Wednesday, April 22, 2026

This week

I'm tired this week.  I wake up multiple times throughout the night and struggle to fall back asleep again.  When evening comes, I'm ready to crawl under the covers way too early.

This morning, the birds are noisy with their chatter, mostly finches and sparrows but I can also hear a Cardinal in the distance.  The morning air drifting into my apartment is cool, a nice contrast to the hot coffee I sip.  I try to quiet my mind, something that feels an impossible feat.  Even concentrating enough on this blog post is a struggle.

As I laid in bed in the early hours of this morning, I tried to remember what things were like when my ex-husband and I moved into our first apartment together in college.  I still can't remember what the interactions between him and I were like but a memory I had forgotten resurfaced.  

It was the middle of the night Halloween.  We had been living together for a couple months only.  We were asleep when I was awoken by a sound outside.  The stairs going up to our entrance weren't stable so they made a noise when anyone stepped on them.  I looked out the window and there was someone who appeared to be passed out on those steps.

I'm sure I woke up my ex-husband, then fiancĂ©.  The bed was tucked into the wall such that I would have had to climb over him to get out of it to a window with a view of the steps.  But it was on me to figure out what to do.  Being the middle of the night and our yard being fairly poorly lit, I wasn't comfortable going out to check on this person but I also couldn't just leave them there.  So I called the police who sent an officer out to check on what turned out to be a young woman.
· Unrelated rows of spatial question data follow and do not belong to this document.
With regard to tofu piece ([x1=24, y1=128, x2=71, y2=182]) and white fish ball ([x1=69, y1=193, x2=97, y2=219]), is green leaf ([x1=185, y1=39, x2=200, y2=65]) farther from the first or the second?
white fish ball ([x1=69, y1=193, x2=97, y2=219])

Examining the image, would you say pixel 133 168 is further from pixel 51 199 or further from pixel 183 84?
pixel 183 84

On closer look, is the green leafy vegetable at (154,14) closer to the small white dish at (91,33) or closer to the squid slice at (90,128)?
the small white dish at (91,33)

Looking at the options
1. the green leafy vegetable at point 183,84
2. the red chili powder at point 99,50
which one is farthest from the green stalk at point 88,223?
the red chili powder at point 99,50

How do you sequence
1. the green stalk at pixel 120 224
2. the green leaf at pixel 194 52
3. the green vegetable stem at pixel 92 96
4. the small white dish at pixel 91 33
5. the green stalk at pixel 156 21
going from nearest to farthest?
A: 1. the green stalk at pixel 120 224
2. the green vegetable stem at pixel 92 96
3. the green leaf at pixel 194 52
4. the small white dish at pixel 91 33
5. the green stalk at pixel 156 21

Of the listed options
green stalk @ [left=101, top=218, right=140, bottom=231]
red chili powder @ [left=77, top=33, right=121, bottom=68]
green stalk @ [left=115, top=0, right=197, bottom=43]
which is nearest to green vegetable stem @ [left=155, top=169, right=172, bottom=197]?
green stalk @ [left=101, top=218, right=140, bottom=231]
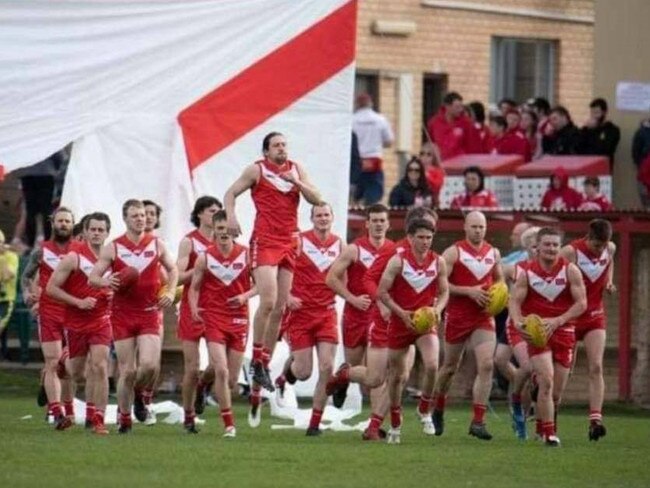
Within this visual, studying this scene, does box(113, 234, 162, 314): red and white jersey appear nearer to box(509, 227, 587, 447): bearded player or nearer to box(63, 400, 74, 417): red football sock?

For a man who in the end accused me of not needing him as if that hurt his fragile masculinity, he wasn't very good at making himself useful going all the way back to the beginning.  Through his lack of presence, he essentially trained me to handle everything on my own and then accused me of being too independent and too strong.  

There is this larger conversation going on now about how men want to be seen as protectors but when moments arise for them to actually protect, they step back and let women handle it, just like in this story of the middle of the night visitor to our first apartment.

Anyway, it is almost time to head to work.  Each day that passes I struggle a bit more to feel hopeful about getting news on the Atlanta job.  I'm tired of the wait.  I feel stuck in limbo.  I watch apartments I like come open and then get snatched up.  I'm anxious to move on to a new clean chapter.

This week has the added chaos of painters on our floor painting all of our offices.  They started with the top floors a few weeks ago and arrived on our floor yesterday afternoon.  I haven't started taking things down from my walls and packing up my personal stuff.  I think I'm the last to do so.  There has been a frenzy as I have watched colleagues start their packing weeks ago.  I just can't bring myself to do it and so I keep saying, "there's always tomorrow" except I am running out of tomorrows.

I think I'm torn on what to do with my stuff.  Do I feel hopeful and pack it all away carefully taking down the nails with the intent to not unpack it again until I'm in a new city and new office?  Or do I just throw it in a box leaving the nails on the wall (they said we could) with plans to hang it all up again when the painters are done, even if it is just for a short time?  And is now a good time, to go through it all and get rid of the stuff I don't need or want anymore?

I guess I feel a bit paralyzed.  And I'm dreading the days I have to just take my laptop and squat somewhere for a few days when they get to my office, trying to analyze spreadsheets with a quarter million lines of data or more on a single, teeny tiny laptop screen with no mouse or keyboard.